Castro’s authoritarianism

On the issue of the severity of Castro's rule, other analysts argue that its repressive character was there from the beginning. While not discounting the idea of it as a product of his relations with the USA, they emphasize that stern control was regarded by Castro as essential to the effective government of Cuba (see Source J).

SOURCE J

Excerpt from Cuba: Order and Revolution by Jorge Dominguez, published by Belknap Press, USA, 1978, pp. 260-61.

In revolutionary Cuba, all levels of the mass organizations, the subordinate units of the party, and all elections lack important aspects of political autonomy and are subject to externally imposed restraints on the selection of leaders, election procedures and policy making. The fact of dependence remains constant.

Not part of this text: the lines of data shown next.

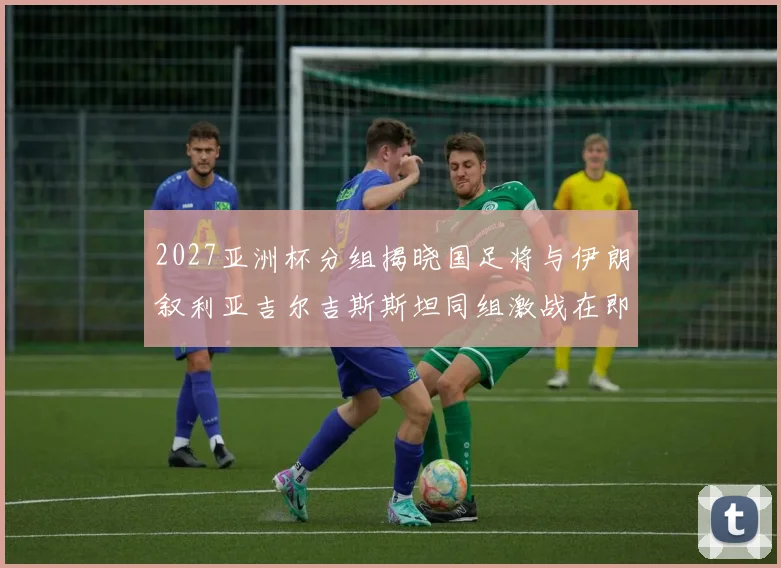2027亚洲杯分组揭晓国足将与伊朗叙利亚吉尔吉斯斯坦同组激战在即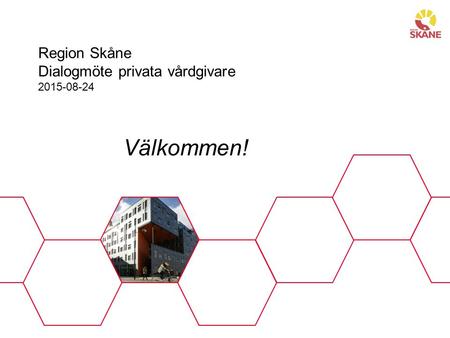 Region Skåne Dialogmöte privata vårdgivare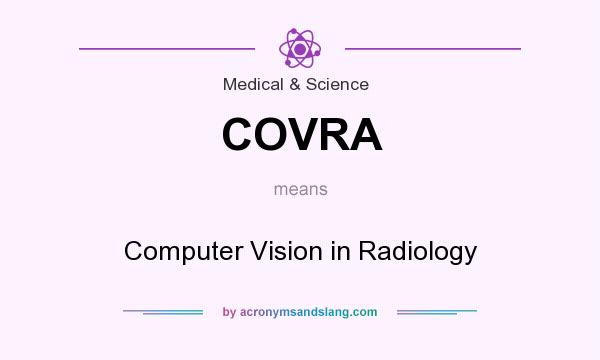 What does COVRA mean? It stands for Computer Vision in Radiology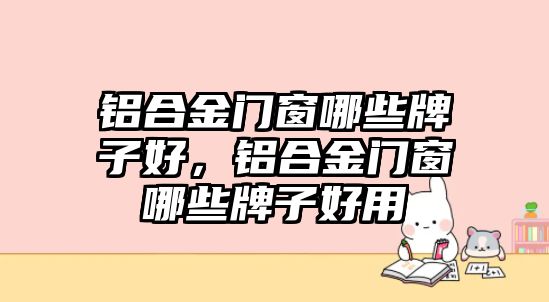 鋁合金門窗哪些牌子好，鋁合金門窗哪些牌子好用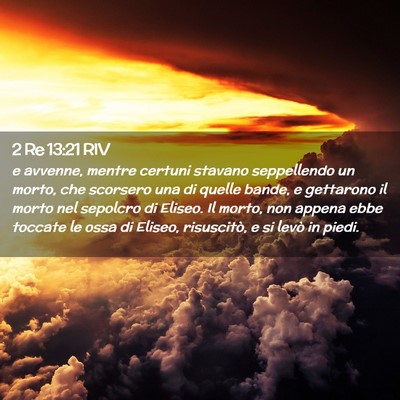 Picture 02 - 2 Re 13:21 RIV - e avvenne, mentre certuni stavano seppellendo un - Bible Verse Picture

The revolution and its leaders legitimate the Constitution, the courts, the administration, the party, the mass organizations, and the elections - and not vice versa. Elections are deliberately set up to be unrepresentative politically in order to facilitate the routinization of Fidel Castro's charisma by bringing forth as candidates people who are said to resemble him in some way.

Social historian Dayan Jayatilleka, in Fidel's Ethics ofViolence (2007), also regards Castro's repressive approach to politics as defining his rule. Since Castro believed that his authority was basically for the good of the Cuban people, he felt entitled to use force and repression to maintain his authority. The end justified the means.